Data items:
------------------------------------

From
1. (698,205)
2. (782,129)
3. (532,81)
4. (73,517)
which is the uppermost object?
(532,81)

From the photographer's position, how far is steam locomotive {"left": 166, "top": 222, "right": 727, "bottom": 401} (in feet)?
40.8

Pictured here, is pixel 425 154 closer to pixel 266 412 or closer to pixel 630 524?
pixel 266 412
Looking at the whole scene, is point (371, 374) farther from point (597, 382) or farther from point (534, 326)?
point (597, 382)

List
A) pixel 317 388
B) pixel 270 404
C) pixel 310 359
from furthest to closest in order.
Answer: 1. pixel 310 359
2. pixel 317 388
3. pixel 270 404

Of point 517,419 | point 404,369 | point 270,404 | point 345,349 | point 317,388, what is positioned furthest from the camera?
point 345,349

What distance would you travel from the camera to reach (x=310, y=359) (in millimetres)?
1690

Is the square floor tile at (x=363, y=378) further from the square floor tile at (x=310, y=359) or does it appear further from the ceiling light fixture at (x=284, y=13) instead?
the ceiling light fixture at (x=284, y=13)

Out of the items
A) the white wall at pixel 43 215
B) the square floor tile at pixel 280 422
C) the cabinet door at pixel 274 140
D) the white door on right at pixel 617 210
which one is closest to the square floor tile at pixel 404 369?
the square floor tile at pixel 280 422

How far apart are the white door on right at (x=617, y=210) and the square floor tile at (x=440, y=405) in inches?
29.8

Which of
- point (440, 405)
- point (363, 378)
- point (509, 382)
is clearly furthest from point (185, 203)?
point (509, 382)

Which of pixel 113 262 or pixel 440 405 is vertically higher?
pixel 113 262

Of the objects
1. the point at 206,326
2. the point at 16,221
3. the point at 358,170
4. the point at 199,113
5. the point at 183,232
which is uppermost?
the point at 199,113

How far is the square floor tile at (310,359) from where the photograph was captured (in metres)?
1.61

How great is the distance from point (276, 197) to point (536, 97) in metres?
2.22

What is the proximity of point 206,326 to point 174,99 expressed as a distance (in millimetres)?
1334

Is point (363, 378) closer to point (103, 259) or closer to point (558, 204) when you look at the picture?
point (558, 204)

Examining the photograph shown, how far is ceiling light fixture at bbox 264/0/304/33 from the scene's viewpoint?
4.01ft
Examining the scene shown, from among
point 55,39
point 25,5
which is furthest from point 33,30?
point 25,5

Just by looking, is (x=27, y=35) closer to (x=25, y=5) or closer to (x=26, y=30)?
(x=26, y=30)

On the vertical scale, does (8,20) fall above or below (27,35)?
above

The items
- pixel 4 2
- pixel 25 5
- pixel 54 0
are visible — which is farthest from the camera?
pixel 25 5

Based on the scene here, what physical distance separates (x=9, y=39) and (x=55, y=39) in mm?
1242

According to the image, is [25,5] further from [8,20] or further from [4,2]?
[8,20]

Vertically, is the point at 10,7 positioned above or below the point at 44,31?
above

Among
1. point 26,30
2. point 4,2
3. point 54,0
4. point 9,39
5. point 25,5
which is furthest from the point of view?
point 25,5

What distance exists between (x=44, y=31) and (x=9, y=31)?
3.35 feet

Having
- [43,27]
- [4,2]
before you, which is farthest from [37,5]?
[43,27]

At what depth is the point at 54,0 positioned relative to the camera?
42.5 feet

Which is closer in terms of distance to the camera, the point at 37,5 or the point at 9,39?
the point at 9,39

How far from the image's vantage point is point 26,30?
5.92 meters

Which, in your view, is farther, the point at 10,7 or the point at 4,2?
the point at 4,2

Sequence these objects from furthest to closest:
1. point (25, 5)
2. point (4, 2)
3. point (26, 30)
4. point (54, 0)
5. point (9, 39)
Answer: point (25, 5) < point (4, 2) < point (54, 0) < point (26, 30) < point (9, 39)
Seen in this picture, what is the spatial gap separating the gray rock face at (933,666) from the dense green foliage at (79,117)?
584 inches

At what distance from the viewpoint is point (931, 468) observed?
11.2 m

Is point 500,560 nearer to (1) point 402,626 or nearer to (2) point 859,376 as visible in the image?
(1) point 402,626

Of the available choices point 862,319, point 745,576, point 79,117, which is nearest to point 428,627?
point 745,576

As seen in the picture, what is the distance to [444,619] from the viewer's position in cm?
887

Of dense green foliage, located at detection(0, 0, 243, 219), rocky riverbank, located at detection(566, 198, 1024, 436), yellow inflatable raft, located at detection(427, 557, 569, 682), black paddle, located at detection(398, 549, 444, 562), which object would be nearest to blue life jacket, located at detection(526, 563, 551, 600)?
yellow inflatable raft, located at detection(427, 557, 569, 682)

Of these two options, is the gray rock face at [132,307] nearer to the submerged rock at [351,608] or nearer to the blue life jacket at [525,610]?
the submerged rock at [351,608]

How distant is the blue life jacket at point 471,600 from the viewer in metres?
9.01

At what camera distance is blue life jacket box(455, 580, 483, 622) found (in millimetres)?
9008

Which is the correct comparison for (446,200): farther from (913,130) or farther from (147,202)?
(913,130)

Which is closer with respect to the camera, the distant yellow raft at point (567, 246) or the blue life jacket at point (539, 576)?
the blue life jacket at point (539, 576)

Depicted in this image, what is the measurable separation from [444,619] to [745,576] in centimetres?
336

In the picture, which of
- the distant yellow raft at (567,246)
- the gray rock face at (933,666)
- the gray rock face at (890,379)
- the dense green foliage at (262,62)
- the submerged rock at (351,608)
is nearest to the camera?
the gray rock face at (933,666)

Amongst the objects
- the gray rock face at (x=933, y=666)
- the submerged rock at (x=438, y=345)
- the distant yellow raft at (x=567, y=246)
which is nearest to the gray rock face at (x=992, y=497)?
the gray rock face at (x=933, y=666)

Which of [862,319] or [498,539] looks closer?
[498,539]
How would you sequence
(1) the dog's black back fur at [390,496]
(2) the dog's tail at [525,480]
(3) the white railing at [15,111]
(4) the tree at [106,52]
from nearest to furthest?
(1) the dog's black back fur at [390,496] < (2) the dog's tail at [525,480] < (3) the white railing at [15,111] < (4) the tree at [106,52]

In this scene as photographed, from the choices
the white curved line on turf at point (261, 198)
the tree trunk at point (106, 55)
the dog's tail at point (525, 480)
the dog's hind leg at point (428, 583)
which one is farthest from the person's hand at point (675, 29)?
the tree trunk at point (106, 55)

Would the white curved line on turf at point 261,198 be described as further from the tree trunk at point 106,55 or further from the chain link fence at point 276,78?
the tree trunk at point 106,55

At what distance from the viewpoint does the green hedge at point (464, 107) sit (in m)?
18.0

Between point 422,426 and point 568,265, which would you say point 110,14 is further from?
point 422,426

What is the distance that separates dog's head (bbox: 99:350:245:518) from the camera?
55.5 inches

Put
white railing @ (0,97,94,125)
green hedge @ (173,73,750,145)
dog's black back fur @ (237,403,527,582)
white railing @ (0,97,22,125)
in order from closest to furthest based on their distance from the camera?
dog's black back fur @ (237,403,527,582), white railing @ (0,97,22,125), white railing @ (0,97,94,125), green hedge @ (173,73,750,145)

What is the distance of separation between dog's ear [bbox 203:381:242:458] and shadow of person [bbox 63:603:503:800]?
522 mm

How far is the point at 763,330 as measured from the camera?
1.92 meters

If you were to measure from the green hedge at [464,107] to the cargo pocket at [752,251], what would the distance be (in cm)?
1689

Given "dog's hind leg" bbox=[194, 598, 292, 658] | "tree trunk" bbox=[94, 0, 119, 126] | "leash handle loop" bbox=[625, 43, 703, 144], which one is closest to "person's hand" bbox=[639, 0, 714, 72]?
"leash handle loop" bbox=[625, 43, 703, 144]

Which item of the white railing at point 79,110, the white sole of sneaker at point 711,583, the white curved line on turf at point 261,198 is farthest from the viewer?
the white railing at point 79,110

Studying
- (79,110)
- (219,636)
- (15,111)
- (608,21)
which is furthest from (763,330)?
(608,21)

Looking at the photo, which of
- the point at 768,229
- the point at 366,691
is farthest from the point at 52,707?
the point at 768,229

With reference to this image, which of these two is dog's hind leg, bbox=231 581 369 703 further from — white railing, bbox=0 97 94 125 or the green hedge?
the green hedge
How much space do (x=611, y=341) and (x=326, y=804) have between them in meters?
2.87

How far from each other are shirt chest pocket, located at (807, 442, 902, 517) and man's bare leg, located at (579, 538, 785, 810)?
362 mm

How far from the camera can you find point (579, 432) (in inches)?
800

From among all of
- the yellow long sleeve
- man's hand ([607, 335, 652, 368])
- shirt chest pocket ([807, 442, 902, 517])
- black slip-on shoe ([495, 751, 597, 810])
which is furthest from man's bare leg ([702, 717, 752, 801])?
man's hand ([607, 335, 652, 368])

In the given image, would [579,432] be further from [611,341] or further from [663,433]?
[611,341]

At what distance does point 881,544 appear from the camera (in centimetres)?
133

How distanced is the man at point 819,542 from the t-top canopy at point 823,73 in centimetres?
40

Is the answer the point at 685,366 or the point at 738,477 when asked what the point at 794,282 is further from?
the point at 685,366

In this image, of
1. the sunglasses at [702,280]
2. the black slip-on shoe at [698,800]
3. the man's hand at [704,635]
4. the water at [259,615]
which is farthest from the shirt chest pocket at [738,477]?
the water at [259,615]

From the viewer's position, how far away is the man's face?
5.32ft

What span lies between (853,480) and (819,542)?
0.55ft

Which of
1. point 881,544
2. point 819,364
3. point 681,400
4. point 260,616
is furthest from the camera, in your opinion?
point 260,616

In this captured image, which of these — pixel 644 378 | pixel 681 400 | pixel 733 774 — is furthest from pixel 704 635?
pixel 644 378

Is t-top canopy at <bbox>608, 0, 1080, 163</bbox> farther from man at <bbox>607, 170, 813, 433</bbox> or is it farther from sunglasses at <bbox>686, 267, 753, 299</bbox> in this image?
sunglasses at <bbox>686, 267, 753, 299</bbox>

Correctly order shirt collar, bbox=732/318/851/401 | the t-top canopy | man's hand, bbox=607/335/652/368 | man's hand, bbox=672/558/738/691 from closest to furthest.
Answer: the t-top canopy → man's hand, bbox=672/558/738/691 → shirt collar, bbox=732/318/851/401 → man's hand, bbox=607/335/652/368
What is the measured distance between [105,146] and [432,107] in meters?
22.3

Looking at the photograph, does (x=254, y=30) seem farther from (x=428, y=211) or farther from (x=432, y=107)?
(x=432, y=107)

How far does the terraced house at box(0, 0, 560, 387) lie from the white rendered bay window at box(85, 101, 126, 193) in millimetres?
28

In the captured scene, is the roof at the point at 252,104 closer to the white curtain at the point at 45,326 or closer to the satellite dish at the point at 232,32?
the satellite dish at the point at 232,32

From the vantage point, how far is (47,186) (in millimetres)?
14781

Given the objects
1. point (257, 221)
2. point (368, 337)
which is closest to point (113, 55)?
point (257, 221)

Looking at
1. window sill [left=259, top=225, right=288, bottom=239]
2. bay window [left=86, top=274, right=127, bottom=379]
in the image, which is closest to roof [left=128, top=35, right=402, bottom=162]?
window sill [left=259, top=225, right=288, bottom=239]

------------------------------------

• To do: Repeat only what runs from the line holding "In the captured" to the end of the data, keeping every line exactly as written, first and last included.

• Completed exercise:
In the captured scene, is the roof at the point at 252,104 closer to the white curtain at the point at 45,326 or closer to the satellite dish at the point at 232,32?
the satellite dish at the point at 232,32

From the vantage point, how far is (47,186) (in millimetres)?
14781

Given the objects
1. point (257, 221)
2. point (368, 337)
which is closest to point (113, 55)?
point (257, 221)

Looking at
1. window sill [left=259, top=225, right=288, bottom=239]
2. bay window [left=86, top=274, right=127, bottom=379]
in the image, which is closest to roof [left=128, top=35, right=402, bottom=162]?
window sill [left=259, top=225, right=288, bottom=239]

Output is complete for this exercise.